----- Dataset rows -----

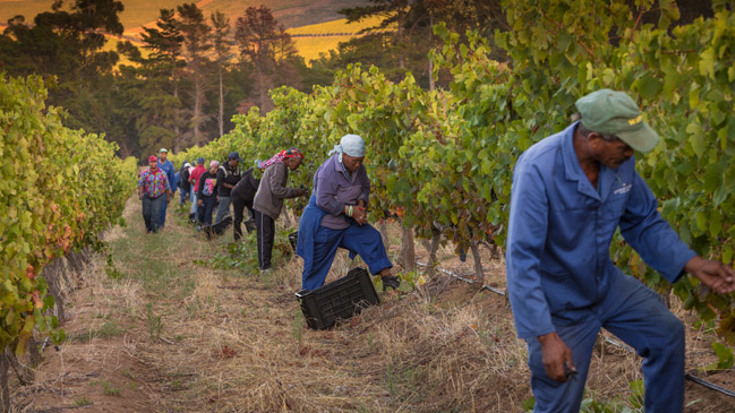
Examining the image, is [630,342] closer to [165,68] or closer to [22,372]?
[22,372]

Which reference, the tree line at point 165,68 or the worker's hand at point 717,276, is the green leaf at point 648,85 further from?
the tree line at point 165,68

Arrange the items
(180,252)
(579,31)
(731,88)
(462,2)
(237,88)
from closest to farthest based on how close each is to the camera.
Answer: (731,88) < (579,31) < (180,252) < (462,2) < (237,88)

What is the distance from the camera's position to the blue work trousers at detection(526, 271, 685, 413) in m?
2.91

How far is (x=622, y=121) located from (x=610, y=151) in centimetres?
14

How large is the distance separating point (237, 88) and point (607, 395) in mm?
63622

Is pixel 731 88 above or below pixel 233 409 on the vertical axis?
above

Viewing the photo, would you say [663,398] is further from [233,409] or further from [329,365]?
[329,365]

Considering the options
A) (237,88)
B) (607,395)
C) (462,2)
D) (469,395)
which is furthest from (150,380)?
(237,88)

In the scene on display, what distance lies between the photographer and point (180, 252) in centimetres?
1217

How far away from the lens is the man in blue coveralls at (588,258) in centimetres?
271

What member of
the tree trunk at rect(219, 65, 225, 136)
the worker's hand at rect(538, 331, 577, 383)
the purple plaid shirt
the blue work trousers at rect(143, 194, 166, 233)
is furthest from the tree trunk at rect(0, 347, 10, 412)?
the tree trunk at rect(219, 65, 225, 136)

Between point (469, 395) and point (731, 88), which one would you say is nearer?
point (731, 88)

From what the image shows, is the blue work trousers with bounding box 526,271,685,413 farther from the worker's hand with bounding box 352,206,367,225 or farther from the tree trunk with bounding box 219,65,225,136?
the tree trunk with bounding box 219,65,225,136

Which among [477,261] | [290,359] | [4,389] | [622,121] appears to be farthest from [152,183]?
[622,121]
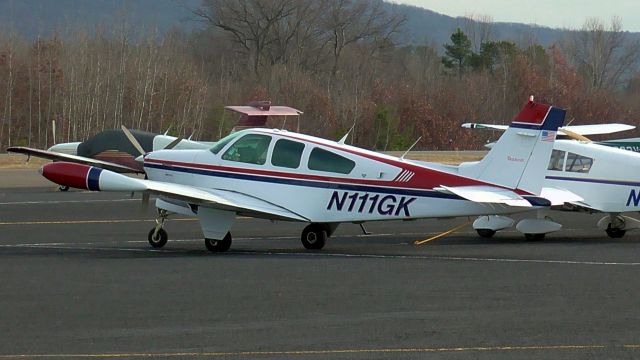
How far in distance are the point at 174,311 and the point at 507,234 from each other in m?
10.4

-----

Work instructions:
Go through the listing above and quote it exactly, apart from its images.

Answer:
Examining the image, is [630,342] closer to [165,68] or closer to [22,372]?
[22,372]

Which reference, the tree line at point 165,68 or the worker's hand at point 717,276, is the green leaf at point 648,85 further from?
the tree line at point 165,68

Arrange the items
(180,252)
(579,31)
(731,88)
(462,2)
(237,88)
from closest to farthest based on how close each is to the camera.
Answer: (731,88) < (579,31) < (180,252) < (462,2) < (237,88)

What is the distance from the camera's position to the blue work trousers at detection(526, 271, 685, 413) in m?
2.91

How far is (x=622, y=121) located from (x=610, y=151) in centimetres?
14

How large is the distance separating point (237, 88) and point (607, 395) in mm?
63622

Is pixel 731 88 above or below pixel 233 409 on the vertical axis?
above

Viewing the photo, would you say [663,398] is further from [233,409] or further from [329,365]?
[329,365]

Considering the options
A) (237,88)
B) (607,395)
C) (462,2)
D) (469,395)
which is furthest from (150,380)?
(237,88)

In the scene on display, what distance lies between the photographer and point (180, 252) in centimetres?
1217

How far away from the lens is the man in blue coveralls at (588,258) in centimetres?
271

What member of
the tree trunk at rect(219, 65, 225, 136)
the worker's hand at rect(538, 331, 577, 383)
the purple plaid shirt
the blue work trousers at rect(143, 194, 166, 233)
is furthest from the tree trunk at rect(0, 347, 10, 412)?
the tree trunk at rect(219, 65, 225, 136)

Between point (469, 395) and point (731, 88), which one would you say is nearer?
point (731, 88)

From what the image shows, is the blue work trousers with bounding box 526,271,685,413 farther from the worker's hand with bounding box 352,206,367,225 or farther from the tree trunk with bounding box 219,65,225,136?
the tree trunk with bounding box 219,65,225,136

Which among [477,261] | [290,359] | [4,389] | [622,121] appears to be farthest from [152,183]?
[622,121]
How far in distance are the point at 174,311 and the point at 507,234 from each other in m?
10.4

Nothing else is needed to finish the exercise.